O sırada arkamızdan birinin, “Nalan, Nalan!” diye seslendiğini duydum. Arkama döndüğümde Nalan’ın yaşlarında, belki daha genç, orta boylu, saçları siyah bir kadını gördüm. Kadın yanımıza geldiğinde, Nalan bana, “Şeyy, sana söylemeyi unuttum, Nurgül’le beraber geldim ben!” dedi. Kadın o sırada elini uzatıp, “Merhaba, ben Nurgül!” dediğinde, “Merhaba, Osman, memnun oldum!” diyebildim sadece.

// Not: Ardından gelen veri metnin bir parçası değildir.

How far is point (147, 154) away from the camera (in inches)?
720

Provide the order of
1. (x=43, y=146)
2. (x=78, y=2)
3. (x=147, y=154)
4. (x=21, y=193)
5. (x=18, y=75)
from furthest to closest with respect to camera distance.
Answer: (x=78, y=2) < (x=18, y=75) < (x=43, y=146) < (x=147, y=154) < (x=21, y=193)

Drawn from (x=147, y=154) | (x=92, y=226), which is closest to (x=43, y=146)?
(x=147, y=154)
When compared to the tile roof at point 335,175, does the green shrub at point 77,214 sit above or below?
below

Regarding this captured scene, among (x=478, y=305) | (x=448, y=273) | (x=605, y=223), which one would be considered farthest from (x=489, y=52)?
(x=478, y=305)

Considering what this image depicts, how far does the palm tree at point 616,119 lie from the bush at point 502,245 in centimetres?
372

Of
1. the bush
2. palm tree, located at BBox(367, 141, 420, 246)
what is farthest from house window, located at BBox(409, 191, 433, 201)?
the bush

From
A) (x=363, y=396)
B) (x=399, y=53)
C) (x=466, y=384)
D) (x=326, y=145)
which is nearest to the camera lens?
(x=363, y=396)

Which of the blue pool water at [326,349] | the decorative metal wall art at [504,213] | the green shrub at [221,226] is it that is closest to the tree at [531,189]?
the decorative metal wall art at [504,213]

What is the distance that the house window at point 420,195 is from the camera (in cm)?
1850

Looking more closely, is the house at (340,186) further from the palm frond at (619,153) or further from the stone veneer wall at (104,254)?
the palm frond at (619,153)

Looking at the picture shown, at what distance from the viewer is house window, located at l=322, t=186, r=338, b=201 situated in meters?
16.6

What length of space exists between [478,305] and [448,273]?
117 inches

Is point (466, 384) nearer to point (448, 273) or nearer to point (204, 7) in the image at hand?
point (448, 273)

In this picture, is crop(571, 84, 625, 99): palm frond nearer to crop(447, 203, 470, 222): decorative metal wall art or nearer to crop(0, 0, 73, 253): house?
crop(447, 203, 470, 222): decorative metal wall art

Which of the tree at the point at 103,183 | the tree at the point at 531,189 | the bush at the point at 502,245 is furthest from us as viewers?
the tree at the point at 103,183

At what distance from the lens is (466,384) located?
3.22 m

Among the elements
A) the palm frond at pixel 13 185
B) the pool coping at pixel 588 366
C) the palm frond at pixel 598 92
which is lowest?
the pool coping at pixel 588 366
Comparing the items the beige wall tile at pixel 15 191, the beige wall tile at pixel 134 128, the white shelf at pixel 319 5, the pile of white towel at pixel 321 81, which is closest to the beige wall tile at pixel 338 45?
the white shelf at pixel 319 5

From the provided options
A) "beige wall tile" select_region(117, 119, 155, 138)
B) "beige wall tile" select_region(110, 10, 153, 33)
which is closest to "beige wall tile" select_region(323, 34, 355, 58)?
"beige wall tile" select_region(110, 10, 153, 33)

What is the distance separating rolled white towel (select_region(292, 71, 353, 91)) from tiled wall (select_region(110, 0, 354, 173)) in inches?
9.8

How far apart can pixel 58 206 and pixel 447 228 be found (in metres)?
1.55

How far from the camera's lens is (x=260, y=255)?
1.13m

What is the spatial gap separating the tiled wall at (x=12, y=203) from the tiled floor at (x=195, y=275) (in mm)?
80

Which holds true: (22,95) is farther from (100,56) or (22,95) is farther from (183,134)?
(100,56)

Yeni bir Pakize’ydi bu Nurgül aslında. O anda anladım bunu. Çantasını elime alıp onları arabama götürdüm. Nurgül uzun ve bol bir askılı elbise giymişti. Saçları beline kadar dökülüyordu. Çıplak omuzlarında ve yüzünde hafif kırışıkları vardı. Elbisesinin altından kocaman memeleri belli oluyordu.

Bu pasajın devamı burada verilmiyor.